Pelumi Nubi, 29 anni, è una creatrice di contenuti e influencer di viaggi nata a Lagos, in Nigeria, e cresciuta nel Regno Unito. Quest’anno è salita agli onori delle cronache per aver intrapreso un viaggio che nessun altro aveva mai tentato prima: andare in macchina da Londra a Lagos, per un totale di diecimila chilometri. È partita il 24 gennaio su una piccola Peugeot 107 viola – appositamente modificata per ospitare una cucina e un letto, e soprannominata Lumi – ed è arrivata al campus dell’università di Lagos il 7 aprile, dopo aver attraversato diciassette paesi, tra cui Francia, Marocco, Senegal e Sierra Leone. Il suo obiettivo ha spiegato Nubi era mostrare che “viaggiare è facile, sicuro e fattibile”, anche per donne nere da sole, come lei.

In realtà non è stata una passeggiata: a parte la fatica e le lunghe attese alle frontiere, Nubi ha quasi distrutto la macchina in un incidente. In ogni caso è arrivata sana e salva a destinazione, con grande gioia di tutti i suoi follower sui social. Accendendo i riflettori sull’Africa occidentale, Nubi voleva anche cambiare il modo in cui la regione viene vista nel mondo, valorizzando attrazioni e monumenti, come la basilica di Nostra signora della pace di Yamoussoukro, in Costa d’Avorio, probabilmente la più grande chiesa del mondo.

Per alcuni commentatori africani l’impresa di Pelumi Nubi rappresenta qualcosa di più di una trovata promozionale o di un record da battere. Come scrive Osione Oseni-Elamah sul magazine nigeriano The Republic, getta nuova luce sulle sfide e sui successi della libertà di circolazione in Africa occidentale. Secondo lei era perfettamente appropriato che il viaggio terminasse a Lagos: proprio in questa città, nel 1975, sedici paesi firmarono il trattato fondativo della Comunità economica degli stati dell’Africa occidentale (Cédéao/Ecowas) con la missione di promuovere l’integrazione economica nella regione. Per viaggiare, Nubi ha fatto valere uno dei suoi diritti di cittadina della Cédéao. Dal 1980, con l’abolizione dei visti d’ingresso, le persone che vivono in questa regione possono entrare in qualsiasi stato membro e restarci per novanta giorni.

Incidenti e ostacoli
Nonostante la meticolosa pianificazione del viaggio, Nubi ha comunque incontrato degli ostacoli. Alla frontiera senegalese la sua auto non poteva entrare senza un certo documento. Un altro impedimento è stata la corruzione degli agenti di frontiera, già documentata in diversi studi socioeconomici. Nubi ha avuto difficoltà a entrare in Costa d’Avorio, dove le sono stati chiesti 60mila franchi cfa, che lei era disposta a pagare ma solo se avesse avuto una ricevuta ufficiale. Per questo ha dovuto aspettare nove ore.
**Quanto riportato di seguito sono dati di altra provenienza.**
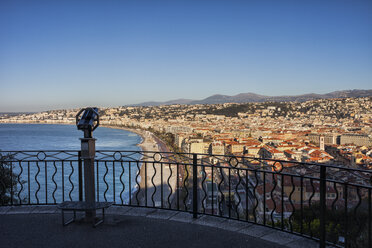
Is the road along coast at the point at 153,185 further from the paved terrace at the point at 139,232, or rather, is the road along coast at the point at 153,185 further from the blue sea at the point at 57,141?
the blue sea at the point at 57,141

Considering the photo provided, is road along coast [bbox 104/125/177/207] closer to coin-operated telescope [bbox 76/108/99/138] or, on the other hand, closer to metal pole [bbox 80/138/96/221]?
metal pole [bbox 80/138/96/221]

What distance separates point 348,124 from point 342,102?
1172 centimetres

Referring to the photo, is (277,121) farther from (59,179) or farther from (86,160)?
(86,160)

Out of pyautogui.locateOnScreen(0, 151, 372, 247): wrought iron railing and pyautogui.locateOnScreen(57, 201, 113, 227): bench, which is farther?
pyautogui.locateOnScreen(57, 201, 113, 227): bench

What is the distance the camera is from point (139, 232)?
343 cm

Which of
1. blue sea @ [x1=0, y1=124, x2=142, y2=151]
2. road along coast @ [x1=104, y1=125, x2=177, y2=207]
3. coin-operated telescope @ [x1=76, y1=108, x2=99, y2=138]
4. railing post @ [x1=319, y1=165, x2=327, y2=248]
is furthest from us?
blue sea @ [x1=0, y1=124, x2=142, y2=151]

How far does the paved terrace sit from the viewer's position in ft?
10.2

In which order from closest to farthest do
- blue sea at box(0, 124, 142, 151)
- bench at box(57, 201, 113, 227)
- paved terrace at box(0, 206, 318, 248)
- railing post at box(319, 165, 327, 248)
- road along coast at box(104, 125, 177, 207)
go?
1. railing post at box(319, 165, 327, 248)
2. paved terrace at box(0, 206, 318, 248)
3. bench at box(57, 201, 113, 227)
4. road along coast at box(104, 125, 177, 207)
5. blue sea at box(0, 124, 142, 151)

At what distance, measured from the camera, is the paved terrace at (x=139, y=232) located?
3.11m

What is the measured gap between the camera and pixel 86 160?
3752mm

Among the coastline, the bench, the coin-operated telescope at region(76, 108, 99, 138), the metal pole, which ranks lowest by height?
the coastline

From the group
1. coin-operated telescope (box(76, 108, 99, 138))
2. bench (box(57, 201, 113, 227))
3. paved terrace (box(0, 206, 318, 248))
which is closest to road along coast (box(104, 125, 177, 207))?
paved terrace (box(0, 206, 318, 248))

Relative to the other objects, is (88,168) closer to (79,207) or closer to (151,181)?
(79,207)

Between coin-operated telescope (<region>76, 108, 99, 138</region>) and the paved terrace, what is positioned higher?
coin-operated telescope (<region>76, 108, 99, 138</region>)
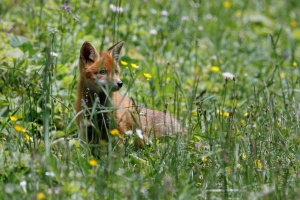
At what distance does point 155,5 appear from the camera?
8812mm

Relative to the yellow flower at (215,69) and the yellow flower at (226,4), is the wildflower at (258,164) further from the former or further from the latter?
the yellow flower at (226,4)

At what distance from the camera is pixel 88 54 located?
573cm

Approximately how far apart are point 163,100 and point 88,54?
0.96 m

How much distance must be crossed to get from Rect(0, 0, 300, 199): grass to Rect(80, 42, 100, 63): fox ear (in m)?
0.18

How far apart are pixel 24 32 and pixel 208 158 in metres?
3.10

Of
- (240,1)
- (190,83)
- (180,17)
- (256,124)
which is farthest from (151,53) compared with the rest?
(240,1)

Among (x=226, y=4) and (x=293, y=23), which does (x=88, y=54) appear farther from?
(x=293, y=23)

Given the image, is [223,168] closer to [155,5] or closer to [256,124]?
[256,124]

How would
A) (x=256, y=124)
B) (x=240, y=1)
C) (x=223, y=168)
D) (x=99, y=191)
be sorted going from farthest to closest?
1. (x=240, y=1)
2. (x=256, y=124)
3. (x=223, y=168)
4. (x=99, y=191)

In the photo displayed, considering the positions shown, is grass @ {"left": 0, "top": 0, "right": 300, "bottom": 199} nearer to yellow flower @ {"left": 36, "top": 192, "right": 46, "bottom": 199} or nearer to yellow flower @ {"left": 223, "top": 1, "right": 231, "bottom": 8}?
yellow flower @ {"left": 36, "top": 192, "right": 46, "bottom": 199}

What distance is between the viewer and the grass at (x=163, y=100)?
158 inches

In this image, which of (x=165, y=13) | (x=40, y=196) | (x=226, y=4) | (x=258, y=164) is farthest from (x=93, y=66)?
(x=226, y=4)

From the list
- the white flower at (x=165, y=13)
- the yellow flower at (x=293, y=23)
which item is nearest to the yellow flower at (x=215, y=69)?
the white flower at (x=165, y=13)

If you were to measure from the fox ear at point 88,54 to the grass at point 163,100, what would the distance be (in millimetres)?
185
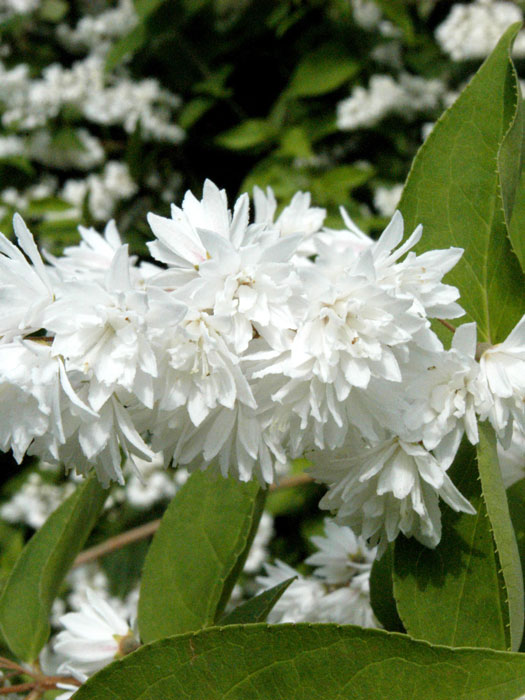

“La libera circolazione delle persone è essenziale per realizzare il libero scambio, per facilitare la circolazione di beni e servizi attraverso le frontiere”, scrive Oseni-Elamah. “Per la Cédéao, è un riconoscimento della storia culturale della regione. Prima della colonizzazione, l’Africa occidentale era la patria di gruppi etnici con una storia culturale condivisa che andava oltre i confini degli stati di oggi”.

Oggi l’unità dell’organizzazione è messa a dura prova. In Nigeria il 7 luglio si è riunito l’ultimo vertice della Cédéao, ma con degli assenti di peso. Il giorno prima si erano infatti incontrati a Niamey i leader golpisti di Mali, Burkina Faso e Niger, che avevano deciso di creare una loro confederazione, l’Alleanza degli stati del Sahel (Aes), in quello che è stato visto come un gesto di netta rottura con l’organizzazione regionale, da cui erano stati sospesi. I paesi rimasti, però, non si rassegnano e hanno incaricato i presidenti del Senegal, Bassirou Diomaye Faye, e del Togo, Faure Gnassingbé, di aprire un dialogo con i golpisti. La posta in gioco è alta: l’uscita dei tre paesi rischia di mandare a monte un progetto longevo e ambizioso, nato quasi cinquant’anni fa.